Tramatza, stanze spoglie e cantiere aperto: così si presenta la Casa di Comunità appena inaugurata
All’interno stanze ancora vuote e condizionatori sigillati, all’esterno di notte manca l’illuminazione: ad accogliere chi arriva una guardia giurata con una torciaPer restare aggiornato entra nel nostro canale Whatsapp
Da fuori, sembra tutto tranne che una struttura sanitaria appena inaugurata. Chi, da diversi giorni, sta raggiungendo la Casa di Comunità di Tramatza, da poco aperta dalla Asl di Oristano, si trova di fronte un cantiere. All'esterno ci sono calcinacci, materiali edili e attrezzi da lavoro, e anche dei nastri bianchi e rossi che delimitano le aree del cantiere. Ma la situazione non migliora all'interno. I corridoi sono spogli e le stanze sono senza arredi, con i condizionatori ancora sigillati nonostante le alte temperature. I pavimenti sono vecchi. Tanti i cittadini che non rinunciano a scattare fotografie per denunciare la situazione.
Disagi anche di notte. Chi arriva viene accolto dalla guardia giurata con una torcia. Durante il percorso esterno tortuoso non esiste l'illuminazione pubblica.
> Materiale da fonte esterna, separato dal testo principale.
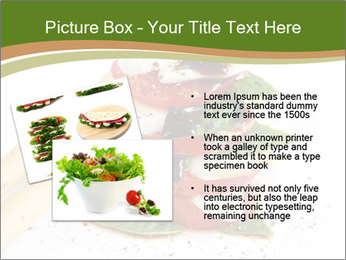 0000082592 PowerPoint Template - Slide 20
Situazione paradossale che, pochi giorni fa, è stata denunciata anche dall'associazione Art 32. Il presidente Cesare Secci, dopo un sopralluogo, aveva spiegato che la struttura non era assolutamente pronta per ospitare i vari servizi sanitari, visto che i lavori finanziati con i fondi del Pnrr sono ancora in corso. «La prima condizione di accessibilità di una Casa della Comunità è che il cittadino possa trovarla senza incertezze — osserva il presidente Secci — Questo vale ancora di più per pazienti anziani o fragili». Relativamente alle segnalazioni dell'associazione Art. 32, la direzione della Asl di Oristano pochi giorni fa ha ribadito di aver proceduto alla attivazione dei servizi minimi, nelle aree degli edifici nei quali sono stati conclusi i lavori. «Per questo - fanno sapere dall'Asl - coesistono aree di attività ed aree di cantiere».